#### Required work
1. From the Marple Hall School passage, repeat word for word the stretch between "Marple Hall School" and "was Reginald Hill.", inclusive.
2. In the Marple Hall School passage, who was the first headmaster of the grammar school?
3. Using the Marple Hall School passage, explain how John Bradshaw and Charles Isherwood are tied to the school's site.
==== Passage ====
Comprehensive school in Greater Manchester, England

Marple Hall School is a secondary school located in Marple, Greater Manchester, England. The school is situated just off Stockport Road (A626), on the eastern outskirts of Greater Manchester, near to the River Goyt.

The school logo

==History==
===Grammar school===
The co-educational comprehensive school was originally Marple Hall County Grammar School, a grammar school, which was built in 1960 by Cheshire Education Committee. It lies alongside the demolished remains of Marple Hall, a manor house once owned by John Bradshaw who signed the death warrant of Charles I of England; Charles Isherwood's family also owned the house. The ruins of the house are still visible just outside the grounds of the school. These two figures give their names to the two main buildings of the modern school. The grammar school's first headmaster was Reginald Hill.

The grammar school later had separate schools for boys and girls:
- Marple Hall County Grammar School for Girls opened in 1965. It had 750 girls in 1967 and 1,000 by 1971. The headteacher of the girls' school up to 1974 was Miss Una Drake.
==== Supplied data ====
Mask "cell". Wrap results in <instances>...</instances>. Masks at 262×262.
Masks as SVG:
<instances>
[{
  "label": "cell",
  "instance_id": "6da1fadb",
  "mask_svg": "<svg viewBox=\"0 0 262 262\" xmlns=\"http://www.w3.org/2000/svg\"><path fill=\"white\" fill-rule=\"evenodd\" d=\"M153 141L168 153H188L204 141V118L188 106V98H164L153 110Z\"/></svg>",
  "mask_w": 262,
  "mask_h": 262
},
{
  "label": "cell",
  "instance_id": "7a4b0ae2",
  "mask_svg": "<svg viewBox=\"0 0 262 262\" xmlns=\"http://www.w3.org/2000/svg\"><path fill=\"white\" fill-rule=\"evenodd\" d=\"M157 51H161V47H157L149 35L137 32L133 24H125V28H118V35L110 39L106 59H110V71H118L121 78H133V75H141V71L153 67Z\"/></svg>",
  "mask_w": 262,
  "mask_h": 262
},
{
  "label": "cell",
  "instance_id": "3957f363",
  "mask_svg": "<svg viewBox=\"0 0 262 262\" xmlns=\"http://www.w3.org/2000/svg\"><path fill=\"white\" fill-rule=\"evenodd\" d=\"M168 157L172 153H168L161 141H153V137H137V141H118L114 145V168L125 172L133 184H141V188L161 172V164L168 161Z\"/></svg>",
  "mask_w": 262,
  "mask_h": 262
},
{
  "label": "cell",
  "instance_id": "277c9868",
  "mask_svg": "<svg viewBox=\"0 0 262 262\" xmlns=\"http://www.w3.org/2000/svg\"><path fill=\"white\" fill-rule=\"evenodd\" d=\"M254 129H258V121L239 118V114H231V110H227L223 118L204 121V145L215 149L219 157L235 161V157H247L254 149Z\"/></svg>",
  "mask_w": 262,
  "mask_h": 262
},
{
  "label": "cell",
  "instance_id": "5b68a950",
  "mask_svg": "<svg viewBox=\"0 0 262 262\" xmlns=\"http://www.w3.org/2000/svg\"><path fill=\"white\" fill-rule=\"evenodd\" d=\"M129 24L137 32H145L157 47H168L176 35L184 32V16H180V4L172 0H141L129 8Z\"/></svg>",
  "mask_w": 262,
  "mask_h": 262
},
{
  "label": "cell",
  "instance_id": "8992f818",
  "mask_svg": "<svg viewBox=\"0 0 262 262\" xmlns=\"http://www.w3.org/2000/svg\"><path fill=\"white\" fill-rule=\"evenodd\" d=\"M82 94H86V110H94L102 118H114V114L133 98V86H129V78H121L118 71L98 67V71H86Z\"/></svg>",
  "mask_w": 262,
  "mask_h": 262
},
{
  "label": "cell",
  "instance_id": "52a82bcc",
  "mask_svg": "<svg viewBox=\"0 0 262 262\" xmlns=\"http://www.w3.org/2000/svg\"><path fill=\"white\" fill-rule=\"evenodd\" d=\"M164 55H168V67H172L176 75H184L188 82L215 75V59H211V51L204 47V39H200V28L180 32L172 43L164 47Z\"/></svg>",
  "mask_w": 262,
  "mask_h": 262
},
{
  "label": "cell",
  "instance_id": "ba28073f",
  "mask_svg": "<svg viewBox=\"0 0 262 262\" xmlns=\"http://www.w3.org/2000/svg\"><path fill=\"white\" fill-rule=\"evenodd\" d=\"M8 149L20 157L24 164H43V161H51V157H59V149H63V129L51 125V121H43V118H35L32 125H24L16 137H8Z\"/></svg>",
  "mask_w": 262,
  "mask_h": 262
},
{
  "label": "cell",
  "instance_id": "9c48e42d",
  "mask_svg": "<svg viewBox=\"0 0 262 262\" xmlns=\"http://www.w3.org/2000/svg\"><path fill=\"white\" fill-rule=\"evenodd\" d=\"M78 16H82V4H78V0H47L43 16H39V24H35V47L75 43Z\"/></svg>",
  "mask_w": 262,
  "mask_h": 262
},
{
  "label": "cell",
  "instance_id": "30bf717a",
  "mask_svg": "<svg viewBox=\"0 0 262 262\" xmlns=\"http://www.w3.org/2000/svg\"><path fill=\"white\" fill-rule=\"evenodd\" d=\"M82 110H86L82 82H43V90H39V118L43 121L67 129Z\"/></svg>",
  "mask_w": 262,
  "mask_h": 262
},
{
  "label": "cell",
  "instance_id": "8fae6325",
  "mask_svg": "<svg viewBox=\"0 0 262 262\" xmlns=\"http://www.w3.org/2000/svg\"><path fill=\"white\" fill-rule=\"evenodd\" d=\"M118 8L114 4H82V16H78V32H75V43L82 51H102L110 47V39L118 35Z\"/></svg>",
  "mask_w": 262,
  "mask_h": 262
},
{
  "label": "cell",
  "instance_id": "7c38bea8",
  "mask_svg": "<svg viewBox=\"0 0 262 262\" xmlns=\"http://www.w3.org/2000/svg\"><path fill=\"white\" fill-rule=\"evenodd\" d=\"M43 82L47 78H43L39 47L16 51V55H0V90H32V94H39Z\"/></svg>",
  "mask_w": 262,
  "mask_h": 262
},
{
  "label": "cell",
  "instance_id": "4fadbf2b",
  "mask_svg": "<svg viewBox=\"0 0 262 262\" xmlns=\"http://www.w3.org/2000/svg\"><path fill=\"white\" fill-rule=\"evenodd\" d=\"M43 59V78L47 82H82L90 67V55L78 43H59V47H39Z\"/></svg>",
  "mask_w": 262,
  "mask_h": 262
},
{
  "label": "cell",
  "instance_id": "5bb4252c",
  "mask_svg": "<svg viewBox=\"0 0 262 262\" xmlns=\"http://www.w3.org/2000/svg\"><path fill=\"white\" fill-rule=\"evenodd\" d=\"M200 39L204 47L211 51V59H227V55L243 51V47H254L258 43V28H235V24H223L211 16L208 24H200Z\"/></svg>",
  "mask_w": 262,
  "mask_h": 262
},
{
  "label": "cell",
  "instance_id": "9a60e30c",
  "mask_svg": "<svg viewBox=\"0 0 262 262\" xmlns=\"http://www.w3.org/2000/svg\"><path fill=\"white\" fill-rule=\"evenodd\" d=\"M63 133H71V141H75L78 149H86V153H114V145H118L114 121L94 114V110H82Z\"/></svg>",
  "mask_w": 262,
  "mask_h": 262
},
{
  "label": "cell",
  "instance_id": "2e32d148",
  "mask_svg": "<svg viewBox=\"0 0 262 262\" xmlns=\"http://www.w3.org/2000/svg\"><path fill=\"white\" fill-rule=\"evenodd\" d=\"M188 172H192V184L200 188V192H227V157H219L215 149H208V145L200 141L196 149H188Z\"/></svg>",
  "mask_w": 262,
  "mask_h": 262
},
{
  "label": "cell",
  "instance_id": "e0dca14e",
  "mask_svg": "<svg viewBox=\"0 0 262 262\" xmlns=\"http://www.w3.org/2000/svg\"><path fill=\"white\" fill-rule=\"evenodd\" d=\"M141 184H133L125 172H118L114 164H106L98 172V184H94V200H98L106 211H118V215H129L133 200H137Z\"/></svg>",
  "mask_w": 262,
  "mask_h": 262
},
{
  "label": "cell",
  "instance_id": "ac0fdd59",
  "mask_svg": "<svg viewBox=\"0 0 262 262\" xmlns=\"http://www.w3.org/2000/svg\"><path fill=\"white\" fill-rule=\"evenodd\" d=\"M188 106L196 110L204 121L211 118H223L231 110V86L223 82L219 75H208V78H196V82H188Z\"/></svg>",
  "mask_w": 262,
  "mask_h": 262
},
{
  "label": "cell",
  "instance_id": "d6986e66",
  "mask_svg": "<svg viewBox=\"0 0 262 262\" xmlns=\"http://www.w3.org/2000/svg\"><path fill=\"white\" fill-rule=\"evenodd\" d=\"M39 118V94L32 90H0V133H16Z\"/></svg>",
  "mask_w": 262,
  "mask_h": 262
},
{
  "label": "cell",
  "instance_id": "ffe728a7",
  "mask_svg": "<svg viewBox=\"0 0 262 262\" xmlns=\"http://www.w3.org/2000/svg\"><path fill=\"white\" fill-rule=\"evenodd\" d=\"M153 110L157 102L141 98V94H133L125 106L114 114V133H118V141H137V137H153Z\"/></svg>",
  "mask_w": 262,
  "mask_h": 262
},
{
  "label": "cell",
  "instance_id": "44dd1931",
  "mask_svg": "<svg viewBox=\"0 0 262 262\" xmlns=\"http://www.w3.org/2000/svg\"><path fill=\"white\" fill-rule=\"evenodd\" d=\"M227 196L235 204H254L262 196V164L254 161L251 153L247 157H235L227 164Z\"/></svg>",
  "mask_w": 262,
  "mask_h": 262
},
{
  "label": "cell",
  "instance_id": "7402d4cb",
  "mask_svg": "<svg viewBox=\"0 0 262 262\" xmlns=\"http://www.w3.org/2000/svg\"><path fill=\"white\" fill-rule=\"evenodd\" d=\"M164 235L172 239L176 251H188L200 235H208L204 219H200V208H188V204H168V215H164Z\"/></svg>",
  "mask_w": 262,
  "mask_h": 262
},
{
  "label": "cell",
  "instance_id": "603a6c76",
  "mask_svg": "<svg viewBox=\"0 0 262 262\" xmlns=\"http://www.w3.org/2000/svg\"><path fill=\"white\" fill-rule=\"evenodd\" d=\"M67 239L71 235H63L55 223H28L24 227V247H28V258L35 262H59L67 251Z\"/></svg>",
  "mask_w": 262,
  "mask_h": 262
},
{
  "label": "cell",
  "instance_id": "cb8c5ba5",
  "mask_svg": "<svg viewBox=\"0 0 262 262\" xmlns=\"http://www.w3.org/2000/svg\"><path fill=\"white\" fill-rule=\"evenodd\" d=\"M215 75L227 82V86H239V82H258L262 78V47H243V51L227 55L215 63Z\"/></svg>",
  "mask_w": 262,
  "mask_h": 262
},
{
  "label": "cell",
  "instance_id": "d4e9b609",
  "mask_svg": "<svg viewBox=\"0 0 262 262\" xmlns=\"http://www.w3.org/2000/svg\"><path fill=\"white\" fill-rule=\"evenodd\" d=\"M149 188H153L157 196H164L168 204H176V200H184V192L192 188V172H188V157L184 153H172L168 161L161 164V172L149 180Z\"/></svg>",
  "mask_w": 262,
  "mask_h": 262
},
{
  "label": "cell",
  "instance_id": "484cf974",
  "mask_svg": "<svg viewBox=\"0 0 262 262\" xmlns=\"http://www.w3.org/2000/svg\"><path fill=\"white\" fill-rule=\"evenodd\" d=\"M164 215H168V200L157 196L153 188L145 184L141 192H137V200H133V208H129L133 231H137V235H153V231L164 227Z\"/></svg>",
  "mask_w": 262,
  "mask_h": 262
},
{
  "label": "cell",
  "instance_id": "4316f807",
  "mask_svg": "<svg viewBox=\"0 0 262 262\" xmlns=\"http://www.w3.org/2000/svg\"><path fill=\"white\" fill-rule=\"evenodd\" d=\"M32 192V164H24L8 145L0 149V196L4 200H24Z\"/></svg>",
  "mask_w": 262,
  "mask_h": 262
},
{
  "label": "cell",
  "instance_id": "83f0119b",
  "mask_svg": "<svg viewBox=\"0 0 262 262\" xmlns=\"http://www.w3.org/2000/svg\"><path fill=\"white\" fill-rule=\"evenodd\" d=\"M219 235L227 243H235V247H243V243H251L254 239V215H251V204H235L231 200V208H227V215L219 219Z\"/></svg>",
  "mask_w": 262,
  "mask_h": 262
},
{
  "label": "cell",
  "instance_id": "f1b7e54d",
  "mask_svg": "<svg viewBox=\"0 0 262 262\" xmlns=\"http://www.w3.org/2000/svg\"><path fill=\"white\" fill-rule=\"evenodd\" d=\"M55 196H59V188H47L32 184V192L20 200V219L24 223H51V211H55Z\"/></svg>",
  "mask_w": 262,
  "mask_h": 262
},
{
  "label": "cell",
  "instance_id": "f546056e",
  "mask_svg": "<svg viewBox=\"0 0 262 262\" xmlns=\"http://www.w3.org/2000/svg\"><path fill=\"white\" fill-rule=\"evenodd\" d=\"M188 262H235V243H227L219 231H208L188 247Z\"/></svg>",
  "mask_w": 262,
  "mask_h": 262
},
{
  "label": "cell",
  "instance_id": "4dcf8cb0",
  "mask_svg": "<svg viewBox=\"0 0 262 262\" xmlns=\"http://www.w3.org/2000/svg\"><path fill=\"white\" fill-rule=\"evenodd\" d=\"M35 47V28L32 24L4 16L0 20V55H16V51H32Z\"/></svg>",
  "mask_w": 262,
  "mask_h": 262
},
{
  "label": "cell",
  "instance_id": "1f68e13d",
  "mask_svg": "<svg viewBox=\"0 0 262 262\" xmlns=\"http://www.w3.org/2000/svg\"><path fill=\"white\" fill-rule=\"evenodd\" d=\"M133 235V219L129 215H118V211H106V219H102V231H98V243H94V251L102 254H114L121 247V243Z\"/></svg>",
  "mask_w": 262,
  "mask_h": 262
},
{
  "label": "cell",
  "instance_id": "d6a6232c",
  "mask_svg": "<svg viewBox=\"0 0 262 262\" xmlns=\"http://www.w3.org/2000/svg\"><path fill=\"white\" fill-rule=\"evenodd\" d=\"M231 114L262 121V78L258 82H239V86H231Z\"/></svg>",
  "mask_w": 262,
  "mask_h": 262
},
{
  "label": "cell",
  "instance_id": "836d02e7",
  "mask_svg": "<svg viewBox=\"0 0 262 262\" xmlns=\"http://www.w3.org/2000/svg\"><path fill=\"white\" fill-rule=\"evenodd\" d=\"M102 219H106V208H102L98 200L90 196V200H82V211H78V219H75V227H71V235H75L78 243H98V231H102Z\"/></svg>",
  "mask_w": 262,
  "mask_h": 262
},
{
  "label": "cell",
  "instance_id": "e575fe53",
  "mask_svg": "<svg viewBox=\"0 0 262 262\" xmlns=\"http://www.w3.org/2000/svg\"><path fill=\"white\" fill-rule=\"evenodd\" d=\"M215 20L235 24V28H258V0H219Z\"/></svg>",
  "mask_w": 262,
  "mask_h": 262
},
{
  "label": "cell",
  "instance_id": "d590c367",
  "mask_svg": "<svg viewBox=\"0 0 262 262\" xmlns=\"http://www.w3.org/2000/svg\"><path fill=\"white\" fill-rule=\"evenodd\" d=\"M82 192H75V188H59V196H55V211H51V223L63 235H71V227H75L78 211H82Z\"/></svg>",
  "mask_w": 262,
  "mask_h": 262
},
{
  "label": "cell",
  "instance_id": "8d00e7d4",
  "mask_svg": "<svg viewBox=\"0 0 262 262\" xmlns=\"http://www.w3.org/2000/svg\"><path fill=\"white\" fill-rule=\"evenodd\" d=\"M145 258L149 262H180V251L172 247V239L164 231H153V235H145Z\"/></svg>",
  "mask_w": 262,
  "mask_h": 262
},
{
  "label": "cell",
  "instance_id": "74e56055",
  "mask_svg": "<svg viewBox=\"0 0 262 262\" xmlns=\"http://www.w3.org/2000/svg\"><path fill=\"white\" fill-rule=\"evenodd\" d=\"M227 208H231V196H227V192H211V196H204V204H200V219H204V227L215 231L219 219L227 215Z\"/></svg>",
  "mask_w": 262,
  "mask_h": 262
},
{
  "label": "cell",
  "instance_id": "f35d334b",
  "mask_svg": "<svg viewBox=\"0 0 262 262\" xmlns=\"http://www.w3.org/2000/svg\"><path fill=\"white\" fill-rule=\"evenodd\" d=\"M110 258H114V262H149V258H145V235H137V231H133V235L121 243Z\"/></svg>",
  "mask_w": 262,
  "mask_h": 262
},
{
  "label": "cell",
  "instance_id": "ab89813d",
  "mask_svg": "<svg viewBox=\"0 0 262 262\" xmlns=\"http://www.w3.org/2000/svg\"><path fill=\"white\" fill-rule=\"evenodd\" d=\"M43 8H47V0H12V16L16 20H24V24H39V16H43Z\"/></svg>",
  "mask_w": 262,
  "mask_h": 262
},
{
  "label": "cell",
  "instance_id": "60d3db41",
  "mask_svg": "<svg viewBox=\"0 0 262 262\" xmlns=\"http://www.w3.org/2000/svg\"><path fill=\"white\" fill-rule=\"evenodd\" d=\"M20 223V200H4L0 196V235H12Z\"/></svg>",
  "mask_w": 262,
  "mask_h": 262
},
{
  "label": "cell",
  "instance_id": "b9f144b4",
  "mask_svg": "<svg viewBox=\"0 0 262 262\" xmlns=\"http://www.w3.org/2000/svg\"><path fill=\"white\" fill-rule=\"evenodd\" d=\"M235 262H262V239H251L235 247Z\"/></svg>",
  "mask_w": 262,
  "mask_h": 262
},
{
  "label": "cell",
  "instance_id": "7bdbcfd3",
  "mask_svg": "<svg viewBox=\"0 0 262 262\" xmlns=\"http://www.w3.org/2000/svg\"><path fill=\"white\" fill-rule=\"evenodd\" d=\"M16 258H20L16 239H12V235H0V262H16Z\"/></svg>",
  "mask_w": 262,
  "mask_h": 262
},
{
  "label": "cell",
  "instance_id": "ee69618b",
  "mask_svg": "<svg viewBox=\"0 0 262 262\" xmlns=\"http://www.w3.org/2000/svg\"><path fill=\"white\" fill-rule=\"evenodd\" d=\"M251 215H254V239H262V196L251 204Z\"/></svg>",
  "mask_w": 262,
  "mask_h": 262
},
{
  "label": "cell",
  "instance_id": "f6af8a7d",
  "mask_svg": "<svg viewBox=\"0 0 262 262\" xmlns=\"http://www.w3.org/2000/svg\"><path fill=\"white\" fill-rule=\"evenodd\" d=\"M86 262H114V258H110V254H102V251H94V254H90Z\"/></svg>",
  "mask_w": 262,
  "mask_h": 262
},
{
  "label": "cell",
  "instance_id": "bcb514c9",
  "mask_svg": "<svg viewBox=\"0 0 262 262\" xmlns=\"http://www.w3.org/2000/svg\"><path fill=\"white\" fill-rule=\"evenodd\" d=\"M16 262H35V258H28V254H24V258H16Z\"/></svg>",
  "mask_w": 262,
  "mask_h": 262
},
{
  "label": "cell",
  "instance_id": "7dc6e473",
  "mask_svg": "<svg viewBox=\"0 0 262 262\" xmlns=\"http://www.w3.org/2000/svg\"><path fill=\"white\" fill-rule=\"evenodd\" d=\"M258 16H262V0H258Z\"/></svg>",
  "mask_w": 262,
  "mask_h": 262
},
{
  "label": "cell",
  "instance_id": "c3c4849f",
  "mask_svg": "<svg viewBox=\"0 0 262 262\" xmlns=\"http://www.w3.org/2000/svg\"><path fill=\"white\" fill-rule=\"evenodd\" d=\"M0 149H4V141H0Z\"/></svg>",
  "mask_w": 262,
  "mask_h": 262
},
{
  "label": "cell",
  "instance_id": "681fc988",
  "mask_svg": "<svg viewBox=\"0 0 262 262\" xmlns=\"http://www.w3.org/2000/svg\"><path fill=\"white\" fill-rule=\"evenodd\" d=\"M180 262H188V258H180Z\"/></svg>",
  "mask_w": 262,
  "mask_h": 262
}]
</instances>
====
#### Responses to the exercise
1.
Marple Hall School is a secondary school located in Marple, Greater Manchester, England. The school is situated just off Stockport Road (A626), on the eastern outskirts of Greater Manchester, near to the River Goyt.

The school logo

==History==
===Grammar school===
The co-educational comprehensive school was originally Marple Hall County Grammar School, a grammar school, which was built in 1960 by Cheshire Education Committee. It lies alongside the demolished remains of Marple Hall, a manor house once owned by John Bradshaw who signed the death warrant of Charles I of England; Charles Isherwood's family also owned the house. The ruins of the house are still visible just outside the grounds of the school. These two figures give their names to the two main buildings of the modern school. The grammar school's first headmaster was Reginald Hill.

2. Reginald Hill.

3. The school lies alongside the demolished remains of Marple Hall, a manor house once owned by John Bradshaw and also by Charles Isherwood's family. These two figures give their names to the school's two main buildings.